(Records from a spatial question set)
»»

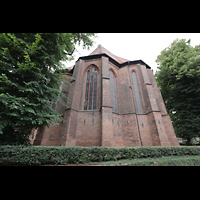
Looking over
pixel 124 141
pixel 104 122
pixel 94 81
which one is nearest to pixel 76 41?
pixel 94 81

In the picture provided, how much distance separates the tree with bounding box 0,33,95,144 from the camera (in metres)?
4.24

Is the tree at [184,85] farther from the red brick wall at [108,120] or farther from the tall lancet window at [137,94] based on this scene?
the tall lancet window at [137,94]

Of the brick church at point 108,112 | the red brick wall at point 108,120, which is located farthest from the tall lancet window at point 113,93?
the red brick wall at point 108,120

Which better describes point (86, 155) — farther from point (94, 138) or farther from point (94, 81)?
point (94, 81)

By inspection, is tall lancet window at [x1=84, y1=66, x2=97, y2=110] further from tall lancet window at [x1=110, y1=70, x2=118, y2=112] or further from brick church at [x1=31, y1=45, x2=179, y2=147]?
tall lancet window at [x1=110, y1=70, x2=118, y2=112]

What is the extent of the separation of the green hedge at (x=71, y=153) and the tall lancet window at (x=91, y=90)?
629 centimetres

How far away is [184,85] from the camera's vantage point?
13.4m

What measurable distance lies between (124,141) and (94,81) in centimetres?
873

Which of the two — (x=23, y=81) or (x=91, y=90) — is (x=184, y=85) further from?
(x=23, y=81)

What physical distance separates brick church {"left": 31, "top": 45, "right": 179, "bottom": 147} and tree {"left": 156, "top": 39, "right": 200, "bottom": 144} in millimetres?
2035

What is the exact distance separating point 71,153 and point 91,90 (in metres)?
8.84

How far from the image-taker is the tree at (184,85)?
1195 cm

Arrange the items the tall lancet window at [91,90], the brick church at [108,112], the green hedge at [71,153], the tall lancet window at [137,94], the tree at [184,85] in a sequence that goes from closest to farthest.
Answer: the green hedge at [71,153] < the brick church at [108,112] < the tree at [184,85] < the tall lancet window at [91,90] < the tall lancet window at [137,94]
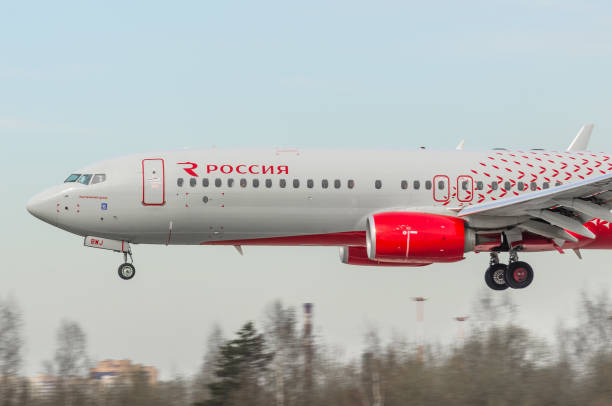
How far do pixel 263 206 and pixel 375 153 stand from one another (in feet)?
15.0

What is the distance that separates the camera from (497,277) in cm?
3309

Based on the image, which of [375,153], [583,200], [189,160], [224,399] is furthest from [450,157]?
[224,399]

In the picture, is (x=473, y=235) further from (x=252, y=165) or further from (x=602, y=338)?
(x=602, y=338)

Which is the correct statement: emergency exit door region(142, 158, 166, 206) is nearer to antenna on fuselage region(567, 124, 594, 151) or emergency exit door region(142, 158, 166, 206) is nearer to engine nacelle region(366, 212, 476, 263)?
engine nacelle region(366, 212, 476, 263)

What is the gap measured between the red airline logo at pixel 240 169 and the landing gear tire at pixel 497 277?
8655 millimetres

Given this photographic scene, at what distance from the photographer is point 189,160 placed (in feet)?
99.7

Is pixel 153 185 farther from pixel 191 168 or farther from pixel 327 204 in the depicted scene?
pixel 327 204

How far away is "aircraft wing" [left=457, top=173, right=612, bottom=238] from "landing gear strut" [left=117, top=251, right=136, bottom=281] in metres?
11.2

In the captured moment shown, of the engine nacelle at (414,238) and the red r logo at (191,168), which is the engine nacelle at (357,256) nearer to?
the engine nacelle at (414,238)

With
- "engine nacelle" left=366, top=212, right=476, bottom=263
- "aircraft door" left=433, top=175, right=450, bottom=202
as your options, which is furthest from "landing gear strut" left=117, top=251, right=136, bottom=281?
"aircraft door" left=433, top=175, right=450, bottom=202

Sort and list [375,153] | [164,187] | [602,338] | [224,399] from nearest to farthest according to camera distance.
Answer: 1. [164,187]
2. [375,153]
3. [224,399]
4. [602,338]

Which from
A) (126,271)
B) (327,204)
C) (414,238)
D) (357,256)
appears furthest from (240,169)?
(357,256)

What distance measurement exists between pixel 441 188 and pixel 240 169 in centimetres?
696

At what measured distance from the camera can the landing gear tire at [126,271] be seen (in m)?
30.8
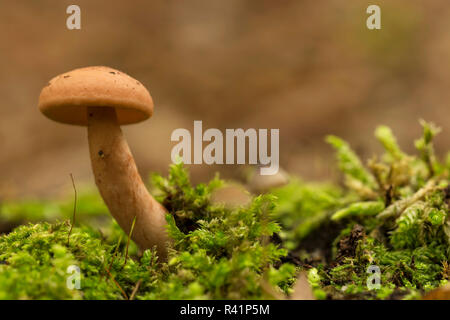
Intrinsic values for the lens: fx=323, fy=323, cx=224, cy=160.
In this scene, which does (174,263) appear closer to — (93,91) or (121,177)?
(121,177)

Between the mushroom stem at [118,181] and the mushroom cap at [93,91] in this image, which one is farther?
the mushroom stem at [118,181]

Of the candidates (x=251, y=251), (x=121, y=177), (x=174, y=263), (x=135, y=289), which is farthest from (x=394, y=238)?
(x=121, y=177)

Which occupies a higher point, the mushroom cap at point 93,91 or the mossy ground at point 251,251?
the mushroom cap at point 93,91

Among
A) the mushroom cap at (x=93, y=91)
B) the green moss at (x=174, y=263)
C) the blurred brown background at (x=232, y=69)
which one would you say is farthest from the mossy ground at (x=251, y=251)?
the blurred brown background at (x=232, y=69)

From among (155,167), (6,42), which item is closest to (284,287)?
(155,167)

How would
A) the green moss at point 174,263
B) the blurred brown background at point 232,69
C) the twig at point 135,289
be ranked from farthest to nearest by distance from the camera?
the blurred brown background at point 232,69, the twig at point 135,289, the green moss at point 174,263

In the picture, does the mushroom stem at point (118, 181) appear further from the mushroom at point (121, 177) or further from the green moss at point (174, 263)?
the green moss at point (174, 263)
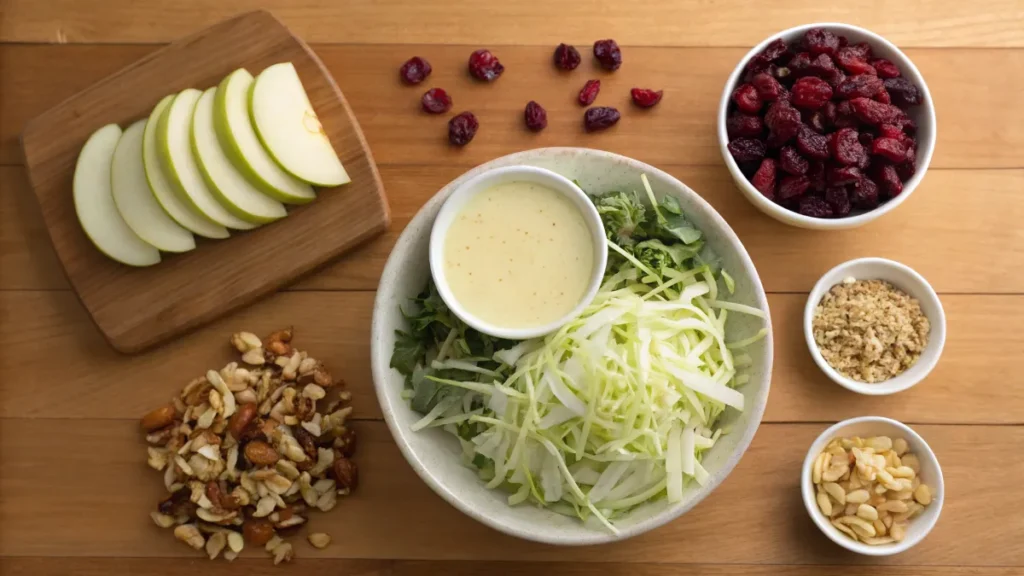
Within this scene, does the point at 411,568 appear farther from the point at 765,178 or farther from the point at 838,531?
the point at 765,178

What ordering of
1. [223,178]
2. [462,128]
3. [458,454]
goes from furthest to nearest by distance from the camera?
[462,128], [223,178], [458,454]

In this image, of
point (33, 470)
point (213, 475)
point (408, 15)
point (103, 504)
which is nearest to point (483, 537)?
point (213, 475)

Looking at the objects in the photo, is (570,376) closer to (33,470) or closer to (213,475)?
(213,475)

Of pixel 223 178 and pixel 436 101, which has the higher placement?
pixel 436 101

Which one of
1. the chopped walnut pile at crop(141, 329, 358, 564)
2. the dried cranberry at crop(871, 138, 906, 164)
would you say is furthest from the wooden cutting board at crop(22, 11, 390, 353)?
the dried cranberry at crop(871, 138, 906, 164)

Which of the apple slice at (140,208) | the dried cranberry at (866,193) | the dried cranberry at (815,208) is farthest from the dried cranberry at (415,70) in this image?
the dried cranberry at (866,193)

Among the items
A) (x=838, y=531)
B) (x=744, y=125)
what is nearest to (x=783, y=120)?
(x=744, y=125)

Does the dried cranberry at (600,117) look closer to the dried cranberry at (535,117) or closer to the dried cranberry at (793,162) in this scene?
the dried cranberry at (535,117)
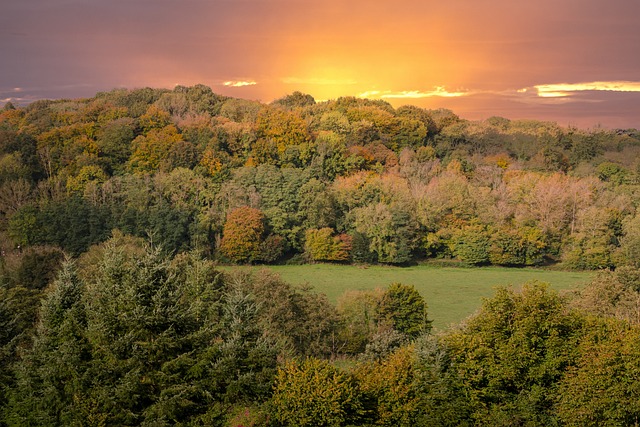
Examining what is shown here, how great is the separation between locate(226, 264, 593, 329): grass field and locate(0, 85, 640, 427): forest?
1977mm

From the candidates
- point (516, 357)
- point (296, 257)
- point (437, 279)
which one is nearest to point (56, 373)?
point (516, 357)

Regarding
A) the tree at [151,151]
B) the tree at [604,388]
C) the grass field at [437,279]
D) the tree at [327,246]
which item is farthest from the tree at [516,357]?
the tree at [151,151]

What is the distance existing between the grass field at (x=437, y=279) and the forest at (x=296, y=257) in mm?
1977

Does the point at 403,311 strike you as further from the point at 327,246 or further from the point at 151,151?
the point at 151,151

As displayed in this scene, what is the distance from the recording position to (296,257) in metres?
64.3

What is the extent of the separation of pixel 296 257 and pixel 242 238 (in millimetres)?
5290

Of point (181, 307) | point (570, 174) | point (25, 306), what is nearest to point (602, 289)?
point (181, 307)

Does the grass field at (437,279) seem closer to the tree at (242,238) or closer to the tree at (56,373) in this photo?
the tree at (242,238)

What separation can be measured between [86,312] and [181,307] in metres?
3.05

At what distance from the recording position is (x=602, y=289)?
112 feet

««

- _AIM_: Retype every one of the records above word for word, leaving out the pictures.

- _SOLUTION TO THIS TASK_:
Looking over
pixel 124 141
pixel 104 122
pixel 94 81
which one is nearest to pixel 76 41?
pixel 94 81

In the picture provided, how much distance separates the tree with bounding box 0,33,95,144 from the camera (in metres)?
4.24

Is the tree at [184,85] farther from the red brick wall at [108,120] or farther from the tall lancet window at [137,94] based on this scene?
the tall lancet window at [137,94]

Of the brick church at point 108,112 | the red brick wall at point 108,120, which is located farthest from the tall lancet window at point 113,93?
the red brick wall at point 108,120

Which better describes point (86, 155) — farther from point (94, 138) or farther from point (94, 81)?
point (94, 81)

By inspection, is tall lancet window at [x1=84, y1=66, x2=97, y2=110] further from tall lancet window at [x1=110, y1=70, x2=118, y2=112] or further from brick church at [x1=31, y1=45, x2=179, y2=147]?
tall lancet window at [x1=110, y1=70, x2=118, y2=112]

What is the extent of the separation of the green hedge at (x=71, y=153) and the tall lancet window at (x=91, y=90)?
629 centimetres

How far away is [184,85] from the camera's vantage point?
13.4m

What measurable distance lies between (124,141) and (94,81) in centimetres?
873

Which of the two — (x=23, y=81) or (x=91, y=90) — is (x=184, y=85) further from?
(x=23, y=81)

What physical distance separates brick church {"left": 31, "top": 45, "right": 179, "bottom": 147} and tree {"left": 156, "top": 39, "right": 200, "bottom": 144} in millimetres?
2035

What is the exact distance separating point 71,153 and point 91,90 (in metres)?
8.84

How far from the image-taker is the tree at (184,85)?
1195 cm

Arrange the items the tall lancet window at [91,90], the brick church at [108,112], the green hedge at [71,153], the tall lancet window at [137,94], the tree at [184,85] in a sequence that goes from closest to farthest.
Answer: the green hedge at [71,153] < the brick church at [108,112] < the tree at [184,85] < the tall lancet window at [91,90] < the tall lancet window at [137,94]
How far do pixel 263 206 and pixel 375 153 stand from one another (in feet)?
15.0

What is the distance that separates the camera from (497,277) in cm?
3309

Based on the image, which of [375,153], [583,200], [189,160], [224,399] is furthest from [450,157]?
[224,399]

In the picture, is (x=473, y=235) further from (x=252, y=165) or further from (x=602, y=338)?
(x=602, y=338)

Which is the correct statement: emergency exit door region(142, 158, 166, 206) is nearer to antenna on fuselage region(567, 124, 594, 151) or emergency exit door region(142, 158, 166, 206) is nearer to engine nacelle region(366, 212, 476, 263)?
engine nacelle region(366, 212, 476, 263)

What is the gap measured between the red airline logo at pixel 240 169 and the landing gear tire at pixel 497 277?
8655 millimetres

Given this photographic scene, at what distance from the photographer is point 189,160 placed (in feet)?
99.7

Is pixel 153 185 farther from pixel 191 168 or farther from pixel 327 204 in the depicted scene?
pixel 327 204

How far away is "aircraft wing" [left=457, top=173, right=612, bottom=238] from "landing gear strut" [left=117, top=251, right=136, bottom=281] in metres?
11.2

In the captured moment shown, of the engine nacelle at (414,238) and the red r logo at (191,168), which is the engine nacelle at (357,256) nearer to?
the engine nacelle at (414,238)

With
- "engine nacelle" left=366, top=212, right=476, bottom=263
- "aircraft door" left=433, top=175, right=450, bottom=202
as your options, which is furthest from "landing gear strut" left=117, top=251, right=136, bottom=281?
"aircraft door" left=433, top=175, right=450, bottom=202

Sort and list [375,153] | [164,187] | [602,338] | [224,399] from nearest to farthest according to camera distance.
Answer: 1. [164,187]
2. [375,153]
3. [224,399]
4. [602,338]

Which from
A) (126,271)
B) (327,204)
C) (414,238)
D) (357,256)
appears furthest from (240,169)?
(357,256)

What distance measurement exists between pixel 441 188 and pixel 240 169 in centimetres?
696

At what measured distance from the camera can the landing gear tire at [126,271] be seen (in m)?
30.8
Intrinsic values for the lens: fx=323, fy=323, cx=224, cy=160.
In this scene, which does (174,263) appear closer to — (93,91) or (121,177)?
(121,177)

Between the mushroom stem at [118,181] and the mushroom cap at [93,91] in this image, which one is farther?
the mushroom stem at [118,181]

Of the candidates (x=251, y=251), (x=121, y=177), (x=174, y=263), (x=135, y=289), which is farthest from (x=394, y=238)?
(x=121, y=177)

Which occupies a higher point, the mushroom cap at point 93,91 or the mossy ground at point 251,251?
the mushroom cap at point 93,91

Among
A) the mushroom cap at (x=93, y=91)
B) the green moss at (x=174, y=263)
C) the blurred brown background at (x=232, y=69)
which one would you say is farthest from the mossy ground at (x=251, y=251)?
the blurred brown background at (x=232, y=69)

From among (155,167), (6,42), which item is closest to (284,287)?
(155,167)

How would
A) the green moss at point 174,263
B) the blurred brown background at point 232,69
C) the twig at point 135,289
be ranked from farthest to nearest by distance from the camera?
the blurred brown background at point 232,69, the twig at point 135,289, the green moss at point 174,263

In the picture, does the mushroom stem at point (118, 181) appear further from the mushroom at point (121, 177) or further from the green moss at point (174, 263)?
the green moss at point (174, 263)
Within this scene, does the point at 411,568 appear farther from the point at 765,178 or farther from the point at 838,531?
the point at 765,178

What ordering of
1. [223,178]
2. [462,128]
3. [458,454]
goes from furthest to nearest by distance from the camera?
[462,128], [223,178], [458,454]

In this image, of
point (33, 470)
point (213, 475)
point (408, 15)
point (103, 504)
which is nearest to point (483, 537)?
point (213, 475)

Looking at the objects in the photo, is (570,376) closer to (33,470) or closer to (213,475)?
(213,475)

Of pixel 223 178 and pixel 436 101, which has the higher placement?
pixel 436 101

Which one of
1. the chopped walnut pile at crop(141, 329, 358, 564)
2. the dried cranberry at crop(871, 138, 906, 164)
would you say is furthest from the wooden cutting board at crop(22, 11, 390, 353)?
the dried cranberry at crop(871, 138, 906, 164)

Which of the apple slice at (140,208) | the dried cranberry at (866,193) | the dried cranberry at (815,208) is farthest from the dried cranberry at (415,70) in this image?
the dried cranberry at (866,193)

Among the items
A) (x=838, y=531)
B) (x=744, y=125)
what is nearest to (x=783, y=120)?
(x=744, y=125)

Does the dried cranberry at (600,117) look closer to the dried cranberry at (535,117) or closer to the dried cranberry at (793,162) in this scene?
the dried cranberry at (535,117)
Examining what is shown here, how great is the separation between locate(226, 264, 593, 329): grass field and locate(0, 85, 640, 427): forest?
1977mm

From the candidates
- point (516, 357)
- point (296, 257)
- point (437, 279)
which one is nearest to point (56, 373)?
point (516, 357)

Regarding
A) the tree at [151,151]
B) the tree at [604,388]
C) the grass field at [437,279]
D) the tree at [327,246]
which item is farthest from the tree at [516,357]?
the tree at [151,151]

What is the distance existing between the grass field at (x=437, y=279) and the forest at (x=296, y=257) in mm?
1977

Does the point at 403,311 strike you as further from the point at 327,246 or further from the point at 151,151?
the point at 151,151

As displayed in this scene, what is the distance from the recording position to (296,257) in metres?
64.3

What is the extent of the separation of pixel 296 257 and pixel 242 238 (in millimetres)?
5290

Of point (181, 307) | point (570, 174) | point (25, 306), what is nearest to point (602, 289)?
point (181, 307)

Does the grass field at (437,279) seem closer to the tree at (242,238) or closer to the tree at (56,373) in this photo?
the tree at (242,238)

What separation can be measured between [86,312] and [181,307] in metres?
3.05

At what distance from the recording position is (x=602, y=289)?
112 feet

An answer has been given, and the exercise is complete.